# [Records to process]
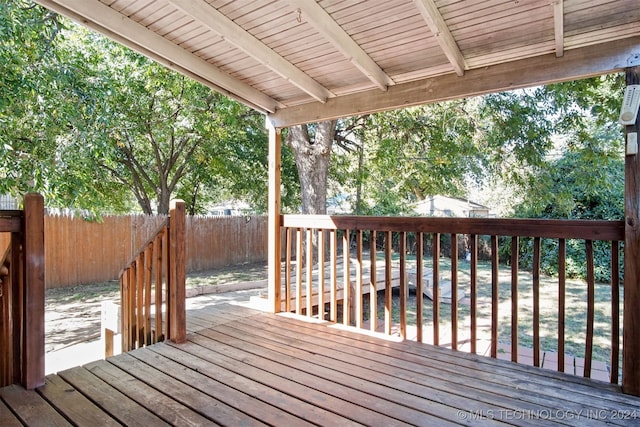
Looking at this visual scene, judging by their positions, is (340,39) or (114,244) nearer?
(340,39)

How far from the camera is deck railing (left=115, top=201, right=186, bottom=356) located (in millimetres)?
2932

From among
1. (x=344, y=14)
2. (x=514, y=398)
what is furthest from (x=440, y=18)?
(x=514, y=398)

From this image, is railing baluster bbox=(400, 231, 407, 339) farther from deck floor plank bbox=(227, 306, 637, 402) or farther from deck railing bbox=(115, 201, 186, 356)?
deck railing bbox=(115, 201, 186, 356)

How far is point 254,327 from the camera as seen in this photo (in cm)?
345

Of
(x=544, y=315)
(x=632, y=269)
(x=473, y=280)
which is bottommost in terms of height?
(x=544, y=315)

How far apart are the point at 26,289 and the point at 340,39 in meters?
2.43

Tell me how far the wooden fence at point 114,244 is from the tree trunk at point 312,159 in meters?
2.95

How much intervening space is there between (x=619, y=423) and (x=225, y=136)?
8016 mm

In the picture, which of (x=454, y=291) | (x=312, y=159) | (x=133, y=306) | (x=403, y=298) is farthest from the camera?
(x=312, y=159)

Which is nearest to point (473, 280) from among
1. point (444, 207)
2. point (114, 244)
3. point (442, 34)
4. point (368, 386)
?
point (368, 386)

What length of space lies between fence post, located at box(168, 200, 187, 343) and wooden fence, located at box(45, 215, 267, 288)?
403cm

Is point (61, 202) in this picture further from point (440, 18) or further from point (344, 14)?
point (440, 18)

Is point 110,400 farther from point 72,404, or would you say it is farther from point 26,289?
point 26,289

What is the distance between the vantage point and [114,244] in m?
8.26
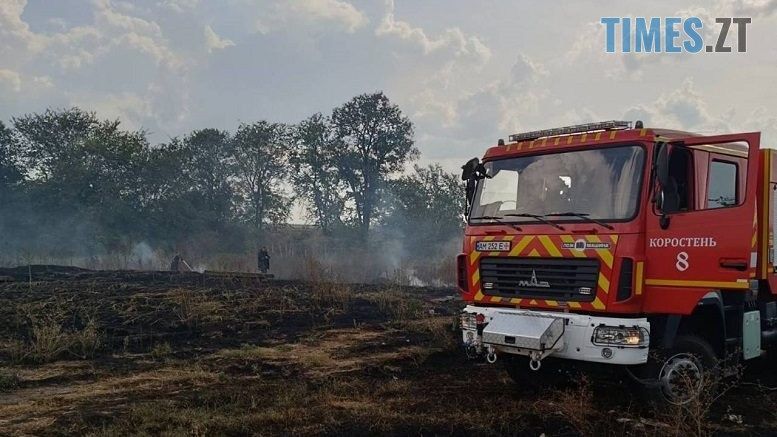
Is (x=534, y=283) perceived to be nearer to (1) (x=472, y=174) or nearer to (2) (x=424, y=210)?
(1) (x=472, y=174)

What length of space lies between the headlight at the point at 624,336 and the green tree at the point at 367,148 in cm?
3303

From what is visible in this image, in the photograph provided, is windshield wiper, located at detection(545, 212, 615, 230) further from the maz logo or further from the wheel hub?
the wheel hub

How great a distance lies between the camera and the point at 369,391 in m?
7.27

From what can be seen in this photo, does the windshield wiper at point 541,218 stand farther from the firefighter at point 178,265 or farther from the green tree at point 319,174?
the green tree at point 319,174

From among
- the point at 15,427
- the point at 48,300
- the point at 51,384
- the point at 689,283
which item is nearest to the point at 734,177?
the point at 689,283

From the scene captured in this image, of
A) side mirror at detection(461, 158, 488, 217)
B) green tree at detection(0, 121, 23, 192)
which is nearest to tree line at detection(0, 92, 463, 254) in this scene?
green tree at detection(0, 121, 23, 192)

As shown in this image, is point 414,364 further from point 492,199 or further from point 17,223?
point 17,223

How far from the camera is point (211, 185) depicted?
121 feet

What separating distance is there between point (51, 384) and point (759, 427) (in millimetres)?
7989

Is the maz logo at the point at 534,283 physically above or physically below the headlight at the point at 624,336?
above

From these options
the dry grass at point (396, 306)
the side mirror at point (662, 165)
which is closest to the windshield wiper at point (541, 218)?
the side mirror at point (662, 165)

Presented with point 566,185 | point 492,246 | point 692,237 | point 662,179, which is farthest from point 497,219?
point 692,237

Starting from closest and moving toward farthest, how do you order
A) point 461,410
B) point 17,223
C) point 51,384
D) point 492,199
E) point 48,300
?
point 461,410 < point 492,199 < point 51,384 < point 48,300 < point 17,223

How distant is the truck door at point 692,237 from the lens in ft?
19.4
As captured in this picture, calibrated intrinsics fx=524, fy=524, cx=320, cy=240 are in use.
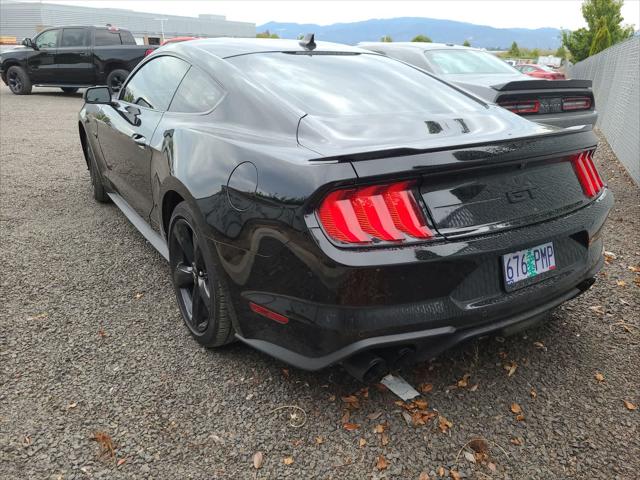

# [Problem details]
Rewrite all of the material above with every occurrence of "windshield wiper" changed to "wiper blade", keeping everything else the same and leaving the pictures out.

# [Final result]
Looking at this visual scene, judging by their positions, is (340,39) or (114,244) nearer?
(340,39)

How far from the camera is deck railing (left=115, top=201, right=186, bottom=356) located (in millimetres)?
2932

From among
1. (x=344, y=14)
2. (x=514, y=398)
what is furthest from (x=440, y=18)?
(x=514, y=398)

From this image, is railing baluster bbox=(400, 231, 407, 339) farther from deck floor plank bbox=(227, 306, 637, 402) or farther from deck railing bbox=(115, 201, 186, 356)?
deck railing bbox=(115, 201, 186, 356)

How far is point 254,327 from the camera as seen in this photo (in cm)?
345

Of
(x=544, y=315)
(x=632, y=269)
(x=473, y=280)
which is bottommost in terms of height?
(x=544, y=315)

How far apart are the point at 26,289 and the point at 340,39 in meters?
2.43

Tell me how far the wooden fence at point 114,244 is from the tree trunk at point 312,159 in meters?
2.95

How much intervening space is there between (x=619, y=423) and (x=225, y=136)?
8016 mm

In the picture, which of (x=454, y=291) | (x=312, y=159) | (x=133, y=306) | (x=403, y=298) is farthest from the camera?
(x=312, y=159)

Which is nearest to point (473, 280) from among
1. point (444, 207)
2. point (114, 244)
3. point (442, 34)
4. point (368, 386)
?
point (368, 386)

What length of space lies between fence post, located at box(168, 200, 187, 343) and wooden fence, located at box(45, 215, 267, 288)?
403cm

Is point (61, 202) in this picture further from point (440, 18) or further from point (344, 14)?
point (440, 18)

Is point 110,400 farther from point 72,404, or would you say it is farther from point 26,289?
point 26,289

What is the distance between the vantage point and [114,244] in m?
8.26
Is (x=534, y=283) perceived to be nearer to (1) (x=472, y=174) or nearer to (2) (x=424, y=210)?
(1) (x=472, y=174)

What length of space lies between the headlight at the point at 624,336 and the green tree at the point at 367,148 in cm?
3303

From what is visible in this image, in the photograph provided, is wiper blade, located at detection(545, 212, 615, 230) further from the maz logo or further from the wheel hub?
the wheel hub

How great a distance lies between the camera and the point at 369,391 in m?
7.27

From what can be seen in this photo, does the wiper blade at point 541,218 stand farther from the firefighter at point 178,265 or farther from the green tree at point 319,174?
the green tree at point 319,174

From among
- the point at 15,427
- the point at 48,300
- the point at 51,384
- the point at 689,283
which item is nearest to the point at 734,177?
the point at 689,283

From the scene captured in this image, of
A) side mirror at detection(461, 158, 488, 217)
B) green tree at detection(0, 121, 23, 192)
which is nearest to tree line at detection(0, 92, 463, 254) in this scene?
green tree at detection(0, 121, 23, 192)

As shown in this image, is point 414,364 further from point 492,199 or further from point 17,223?
point 17,223

How far from the camera is point (211, 185) depicted?
121 feet

What separating distance is there between point (51, 384) and point (759, 427) (in millimetres)?
7989

Is the maz logo at the point at 534,283 physically above or physically below the headlight at the point at 624,336?
above

From these options
the dry grass at point (396, 306)
the side mirror at point (662, 165)
which is closest to the wiper blade at point (541, 218)?
the side mirror at point (662, 165)

Presented with point 566,185 | point 492,246 | point 692,237 | point 662,179, which is farthest from point 497,219?
point 692,237

Starting from closest and moving toward farthest, how do you order
A) point 461,410
B) point 17,223
C) point 51,384
D) point 492,199
E) point 48,300
?
point 461,410 < point 492,199 < point 51,384 < point 48,300 < point 17,223

How distant is the truck door at point 692,237 from the lens in ft?
19.4
As captured in this picture, calibrated intrinsics fx=524, fy=524, cx=320, cy=240 are in use.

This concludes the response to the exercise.